Books On Sale

Books on Sale: Goldfinches, Time Travel, Women’s Fiction, and Hard Time

Book The Goldfinch

The Goldfinch by Donna Tartt is $7.50 at Amazon, which is the lowest price I've seen for this book. This was The Book Everyone Was Talking About (and Still Is). It won the Pulitzer, and the hold list for it at my library is about eighteen miles long. It's part mystery, part literary fiction, and part coming-of-age novel, and many people have made Good Book Noise about this novel – including Shauna Summers in our recent podcast. If you've been thinking about reading it, $7.50 is not bad – especially if you've got settlement money to spend. 

The New York Times Book Review Composed with the skills of a master, The Goldfinch is a haunted odyssey through present day America and a drama of enthralling force and acuity.

It begins with a boy. Theo Decker, a thirteen-year-old New Yorker, miraculously survives an accident that kills his mother. Abandoned by his father, Theo is taken in by the family of a wealthy friend. Bewildered by his strange new home on Park Avenue, disturbed by schoolmates who don't know how to talk to him, and tormented above all by his unbearable longing for his mother, he clings to one thing that reminds him of her: a small, mysteriously captivating painting that ultimately draws Theo into the underworld of art.

As an adult, Theo moves silkily between the drawing rooms of the rich and the dusty labyrinth of an antiques store where he works. He is alienated and in love-and at the center of a narrowing, ever more dangerous circle.

The Goldfinch is a novel of shocking narrative energy and power. It combines unforgettably vivid characters, mesmerizing language, and breathtaking suspense, while plumbing with a philosopher's calm the deepest mysteries of love, identity, and art. It is a beautiful, stay-up-all-night and tell-all-your-friends triumph, an old-fashioned story of loss and obsession, survival and self-invention, and the ruthless machinations of fate.

Goodreads | Amazon

 

 

 

Book Hard Time

Hard Time by Cara McKenna is $3.79/3.99 – which is the regular price for this book, I believe. But so many people have said this book is terrific that under $4 is a great price either way. This is an erotic contemporary romance between a prison librarian and an inmate, (did someone's catnip alarm just go off?) and reviews say it's both powerfully hot and terribly emotional, too. 

In this all-new novel from the author of Unbound, a woman with a rocky past finds romance in the last place she’d ever expect…

Annie Goodhouse doesn’t need to be warned about bad boys; good sense and an abusive ex have given her plenty of reasons to play it safe. But when she steps into her new role as outreach librarian for Cousins Correctional Facility, no amount of good sense can keep her mind—or eyes—off inmate Eric Collier.

• **Short exercise 1**
According to the book sale post, what prize did The Goldfinch win?
• **Short exercise 2**
Copy out every record that follows, reproducing each line without any change.

• **Information supplied**

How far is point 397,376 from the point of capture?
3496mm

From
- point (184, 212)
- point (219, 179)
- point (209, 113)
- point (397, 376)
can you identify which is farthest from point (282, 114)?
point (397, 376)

• **Result 1**
The Pulitzer.

• **Result 2**
How far is point 397,376 from the point of capture?
3496mm

From
- point (184, 212)
- point (219, 179)
- point (209, 113)
- point (397, 376)
can you identify which is farthest from point (282, 114)?
point (397, 376)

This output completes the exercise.